| What you have to do |
Write out the OC3150 Lab 5 objectives below in full and word for word.

| Given text |
[Start of Attachment]
OC3150 Lab 5

OC3150 Lab 5

1.0 Objectives:

To compute an energy density spectrum for each of the two data sets assigned to you using a modification of the program you wrote in Lab 4.

To observe the statistical variability of the spectral estimates by varying the number of samples to be ensemble averaged, thereby varying the degrees of freedom.

To observe how the resolution of the spectrum varies for different sample sizes.

To observe the trade-off between resolution and confidence by varying both the sample size and the number of samples so that the entire set is always used.

To test if the data set is ergodic.
[End of Attachment]
| Given material |
[Start of Attachment]
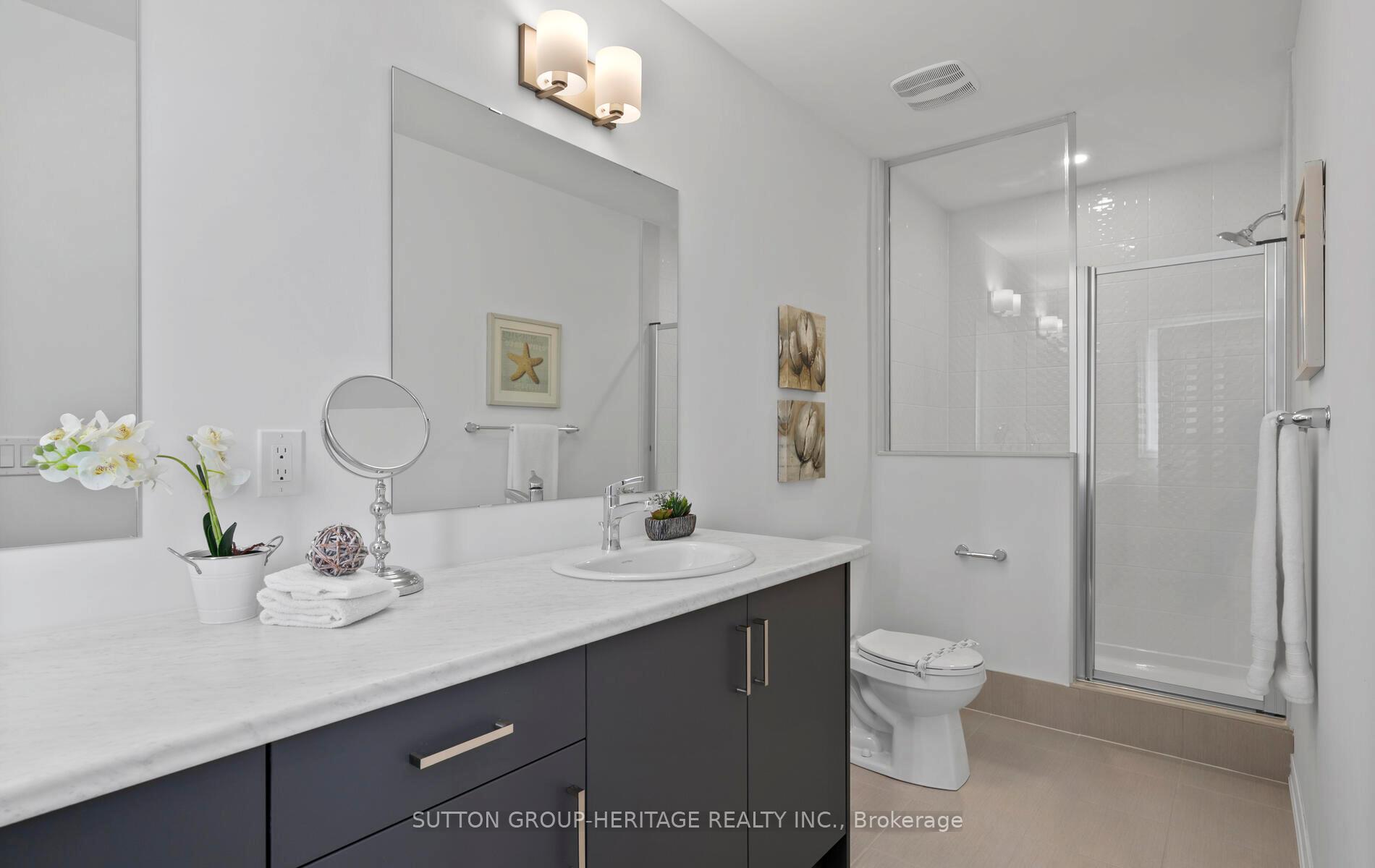 Photo 19 of 16 Sorbara Way, Whitby, Brooklin — HOMEH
[End of Attachment]
| Exercise solution |
OC3150 Lab 5

OC3150 Lab 5

1.0 Objectives:

To compute an energy density spectrum for each of the two data sets assigned to you using a modification of the program you wrote in Lab 4.

To observe the statistical variability of the spectral estimates by varying the number of samples to be ensemble averaged, thereby varying the degrees of freedom.

To observe how the resolution of the spectrum varies for different sample sizes.

To observe the trade-off between resolution and confidence by varying both the sample size and the number of samples so that the entire set is always used.

To test if the data set is ergodic.